A Thousand Brains

This book is comprised of three different sections, more details on each section below:

  1. How the brain works
    1. The brain is composed of over 10,000 neurons. Neurons are specialized cells in the brain that consist of synapses and dendrites, which enable them to sense and transmit signals.
    2. The neocortex is the conscious part of the brain responsible for thinking and observation, while the “old brain” controls basic life functions like eating and breathing.
      • The old brain might urge you to eat a piece of cake, while the neocortex advises against it due to health concerns.
    3. The neocortex is a folded organ located in the skull, giving it a wrinkled appearance. Think of it like a napkin crumpled up and placed inside a wine glass.
    4. The brain works by observing the world through the five senses and creating models of the world based on these observations. It then uses these models to predict what is likely to happen next. This process applies to vision, hearing, smell, taste, and touch.
      • For example, your brain forms a model of the room you’re in, knowing where chairs and windows should be. If something in the room changes, your brain detects the inconsistency with the model.
      • The neocortex also builds associations between these models, creating visual maps that help us navigate. One room is connected to another, and one building on a street is next to another, enabling movement.
      • Dendrites make predictions about what you should observe next, while neurons observe the sensory input from your body.
      • The brain stores information using these models, often linking abstract concepts to concrete images or sounds. The memory palace technique is an example, where you associate a list of things with specific locations in your house or childhood street.
    5. The “thousand brains theory” suggests that each neuron in the neocortex functions as an independent brain. To make sense of observations, there is a voting mechanism within the brain that reaches a consensus on the interpretation.
      • For instance, when you see a car, your brain has already constructed a model of what a car is and how it works. This is why when presented with a 2D drawing of stairs, your brain maps it to 3D since it recognizes the model. Another example is the vase or two faces drawing, where your brain cannot perceive both simultaneously.
  1. Machine Intelligence:
    1. On generative AI (AGI) and  intelligence. The Author defines intelligence as the ability for something to model the world which it is operating and make a predictive model. Today’s AI like chat GPT cannot do this, it can process information and compare it to other information. Below are a few examples:
      1. Deep learning models must be trained before they can be deployed. This is how humans learn any skill like playing golf or driving a car.

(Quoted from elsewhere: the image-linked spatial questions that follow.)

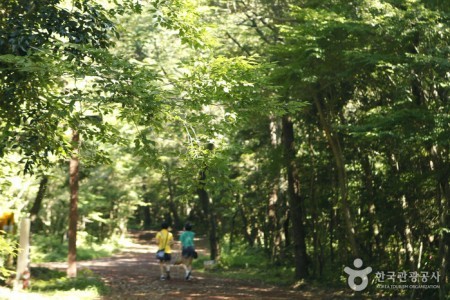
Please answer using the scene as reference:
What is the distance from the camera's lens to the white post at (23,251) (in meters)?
11.2

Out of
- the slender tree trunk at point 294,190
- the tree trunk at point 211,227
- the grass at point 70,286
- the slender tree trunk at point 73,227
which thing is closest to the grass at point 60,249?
the tree trunk at point 211,227

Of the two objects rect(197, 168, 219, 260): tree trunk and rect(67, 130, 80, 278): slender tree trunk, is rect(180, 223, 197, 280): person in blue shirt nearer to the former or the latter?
rect(67, 130, 80, 278): slender tree trunk

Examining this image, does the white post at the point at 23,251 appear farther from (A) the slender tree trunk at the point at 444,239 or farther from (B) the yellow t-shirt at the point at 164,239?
(A) the slender tree trunk at the point at 444,239

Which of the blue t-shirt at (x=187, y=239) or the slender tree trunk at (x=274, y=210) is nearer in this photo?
the blue t-shirt at (x=187, y=239)

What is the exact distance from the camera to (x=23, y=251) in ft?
37.7

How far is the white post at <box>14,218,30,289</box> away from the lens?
11242 mm

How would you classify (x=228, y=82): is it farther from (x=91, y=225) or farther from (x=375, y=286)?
(x=91, y=225)

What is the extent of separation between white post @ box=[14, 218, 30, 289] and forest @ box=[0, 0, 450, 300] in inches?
16.4

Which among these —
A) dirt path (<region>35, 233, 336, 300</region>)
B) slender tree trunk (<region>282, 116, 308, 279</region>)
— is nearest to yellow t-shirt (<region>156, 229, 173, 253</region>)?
dirt path (<region>35, 233, 336, 300</region>)

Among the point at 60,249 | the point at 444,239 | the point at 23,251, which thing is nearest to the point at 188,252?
the point at 23,251

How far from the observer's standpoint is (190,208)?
155ft

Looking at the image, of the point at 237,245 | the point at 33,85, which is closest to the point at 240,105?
the point at 33,85

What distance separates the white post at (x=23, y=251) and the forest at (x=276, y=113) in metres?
0.42

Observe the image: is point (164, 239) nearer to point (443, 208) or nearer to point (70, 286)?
point (70, 286)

      2. As of right now AIs have to be retrained to recognize a new object. An AI cannot be taught the model of a flower and then use that context to learn a new model of a vegetable. Just because an AI can beat any human at a game of chess does not mean it can also drive a car.

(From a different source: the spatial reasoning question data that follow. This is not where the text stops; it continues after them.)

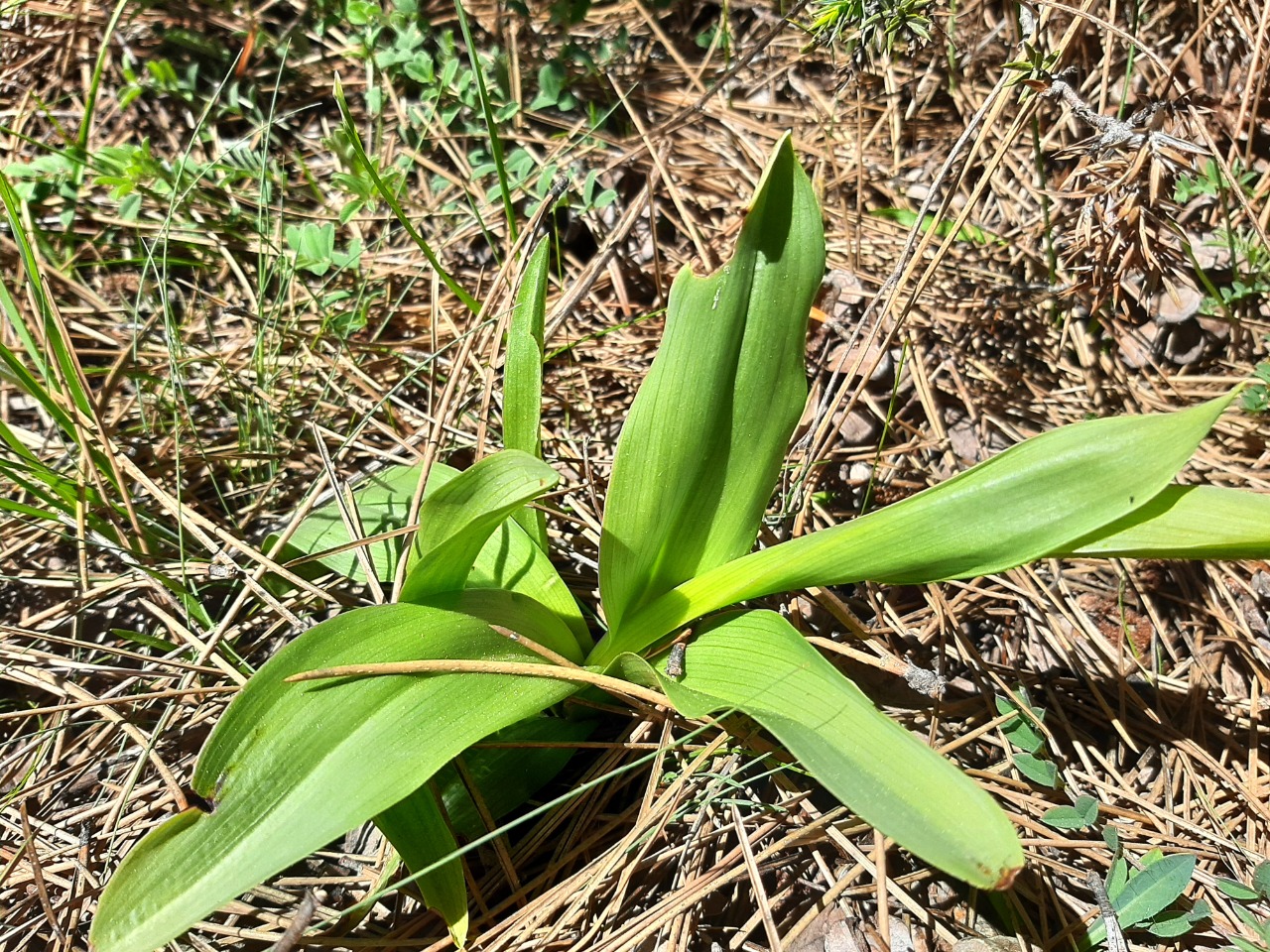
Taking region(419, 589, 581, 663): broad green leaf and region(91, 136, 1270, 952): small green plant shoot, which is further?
region(419, 589, 581, 663): broad green leaf

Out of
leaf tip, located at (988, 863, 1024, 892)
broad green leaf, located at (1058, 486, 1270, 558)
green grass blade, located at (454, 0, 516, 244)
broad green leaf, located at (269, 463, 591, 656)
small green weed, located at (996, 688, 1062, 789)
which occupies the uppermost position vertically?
green grass blade, located at (454, 0, 516, 244)

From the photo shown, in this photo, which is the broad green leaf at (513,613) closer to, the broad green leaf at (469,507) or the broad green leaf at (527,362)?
the broad green leaf at (469,507)

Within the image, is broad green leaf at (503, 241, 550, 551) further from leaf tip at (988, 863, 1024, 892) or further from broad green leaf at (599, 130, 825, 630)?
leaf tip at (988, 863, 1024, 892)

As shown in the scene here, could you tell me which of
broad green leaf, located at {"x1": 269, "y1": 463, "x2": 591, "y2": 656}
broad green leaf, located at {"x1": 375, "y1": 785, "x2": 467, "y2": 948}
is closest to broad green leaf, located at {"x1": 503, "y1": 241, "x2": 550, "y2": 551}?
broad green leaf, located at {"x1": 269, "y1": 463, "x2": 591, "y2": 656}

      3. This idea that machines can learn on a model based concept in the way that our brains do would be what is commonly referred to as generative AI.
    2. Consciousness
      1. Consciousness is the awareness of internal and external existence. Once machines can start building models of the world and create moment to moment memories of those models.

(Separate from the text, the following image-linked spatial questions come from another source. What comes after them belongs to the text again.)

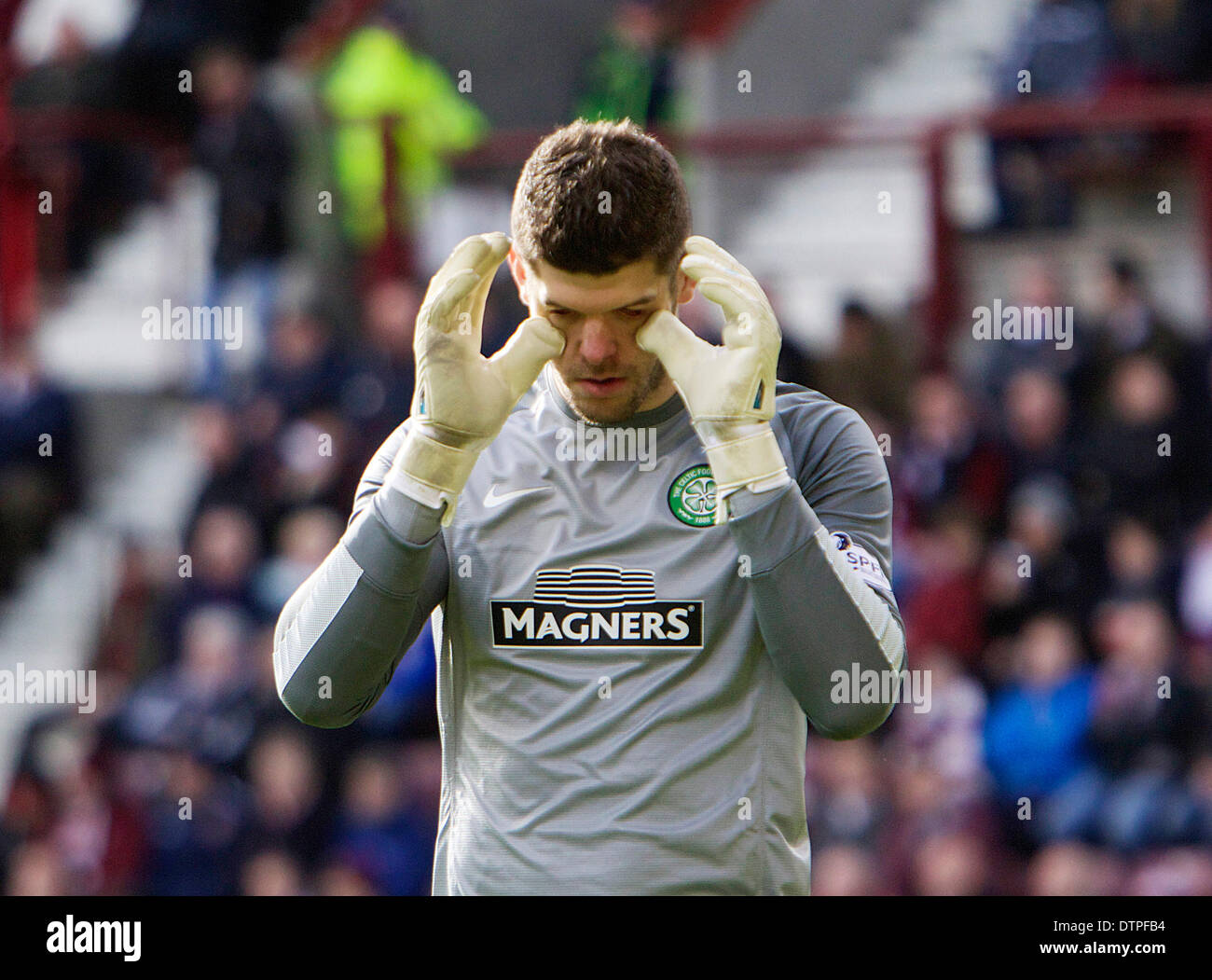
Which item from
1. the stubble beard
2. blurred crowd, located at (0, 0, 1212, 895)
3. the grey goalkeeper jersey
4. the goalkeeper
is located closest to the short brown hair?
the goalkeeper

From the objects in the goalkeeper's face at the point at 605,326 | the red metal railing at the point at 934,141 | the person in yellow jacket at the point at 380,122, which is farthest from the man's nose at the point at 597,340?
the person in yellow jacket at the point at 380,122

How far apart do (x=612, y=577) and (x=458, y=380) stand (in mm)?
375

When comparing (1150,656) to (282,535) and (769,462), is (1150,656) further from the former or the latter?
(769,462)

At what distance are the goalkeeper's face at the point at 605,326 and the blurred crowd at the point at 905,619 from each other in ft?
12.5

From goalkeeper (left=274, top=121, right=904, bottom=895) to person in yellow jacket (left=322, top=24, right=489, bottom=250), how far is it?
18.5ft

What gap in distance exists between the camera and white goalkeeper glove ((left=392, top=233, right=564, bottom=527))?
271cm

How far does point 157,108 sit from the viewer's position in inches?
387

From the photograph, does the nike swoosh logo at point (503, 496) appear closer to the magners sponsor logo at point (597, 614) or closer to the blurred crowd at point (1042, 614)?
the magners sponsor logo at point (597, 614)

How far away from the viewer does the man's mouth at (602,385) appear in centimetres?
284

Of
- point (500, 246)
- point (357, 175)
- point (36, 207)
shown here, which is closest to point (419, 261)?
point (357, 175)

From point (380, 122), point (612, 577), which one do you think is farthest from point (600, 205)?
point (380, 122)

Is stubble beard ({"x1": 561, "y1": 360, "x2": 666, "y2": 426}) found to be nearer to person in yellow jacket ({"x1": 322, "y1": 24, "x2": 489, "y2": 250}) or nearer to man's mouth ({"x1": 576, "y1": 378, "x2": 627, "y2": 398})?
man's mouth ({"x1": 576, "y1": 378, "x2": 627, "y2": 398})

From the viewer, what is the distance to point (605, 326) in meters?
2.80
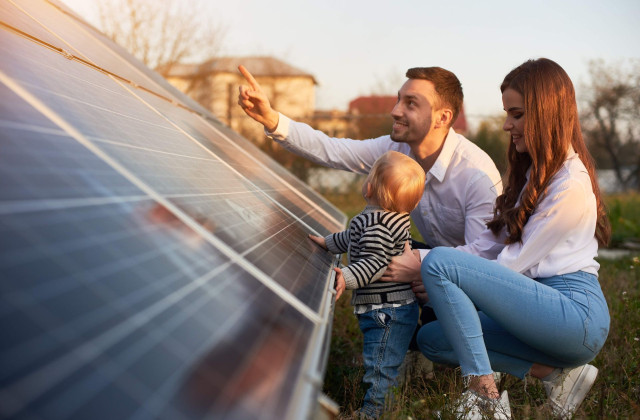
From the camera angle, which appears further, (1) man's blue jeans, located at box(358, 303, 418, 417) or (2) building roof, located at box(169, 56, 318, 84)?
(2) building roof, located at box(169, 56, 318, 84)

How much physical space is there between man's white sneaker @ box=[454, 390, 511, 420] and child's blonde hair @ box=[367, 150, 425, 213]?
3.05ft

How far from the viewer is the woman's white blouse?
288 cm

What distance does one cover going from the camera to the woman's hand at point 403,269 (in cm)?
306

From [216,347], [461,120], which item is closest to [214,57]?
[461,120]

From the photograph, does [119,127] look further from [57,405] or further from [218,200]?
[57,405]

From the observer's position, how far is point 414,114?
4070 millimetres

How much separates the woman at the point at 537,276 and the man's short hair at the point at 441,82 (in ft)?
2.83

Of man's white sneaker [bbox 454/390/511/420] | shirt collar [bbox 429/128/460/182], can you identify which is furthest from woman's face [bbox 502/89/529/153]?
man's white sneaker [bbox 454/390/511/420]

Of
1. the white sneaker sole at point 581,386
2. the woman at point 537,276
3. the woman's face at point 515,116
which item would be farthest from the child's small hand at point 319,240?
the white sneaker sole at point 581,386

      2. An example of when this process does not work well is when we enter a room and wonder why we came in there in the first place. When our brains work well the neurons form a continuous memory and recall our previous thoughts.
      3. Qualia is the name for how sensory inputs are perceived and how they feel. They are subjective which is why some people like a given food and others don’t.
        1. Another example of this was the famous image of the dress that was either perceived to be white and gold or blue and black.
      4. Lex Friedman gave the example of a computer receiving consciousness from the movie ex machina. At the end of the film the AI robot smiles to herself which shows she wasn’t doing it for anybody else.
    3. Future of machine intelligence
      1. The main way that we learn is by moving around. We grab a tool and touch it, we watch a sporting event, we listen to music or a podcast, etc. In order for robots to have this type of learning model they will need to be able to move around and observe too.
      2. We would need to program machine intellegency with an equivilent of an old brain. Instead of breathe, eat, sleep it would be something like don’t hurt humans, you must listen to human commands unless it breaks rule #1, etc.
      3. Machines can process and action tasks much faster than we can. This is where you get the idea of AGI developing 100s of thousands of years in human progress overnight. The issue with this is learning typically requires interaction with the physical world which will require more time. For example to build. rocket you need to fasten equipment together, this can be done faster than humans, but not instantly. To cure cancer we will need to observe cells reacting to treatment, this does not happen instantly.
      4. An advantage machines have over humans is that they can upload new information versus with humans we have to learn by observation.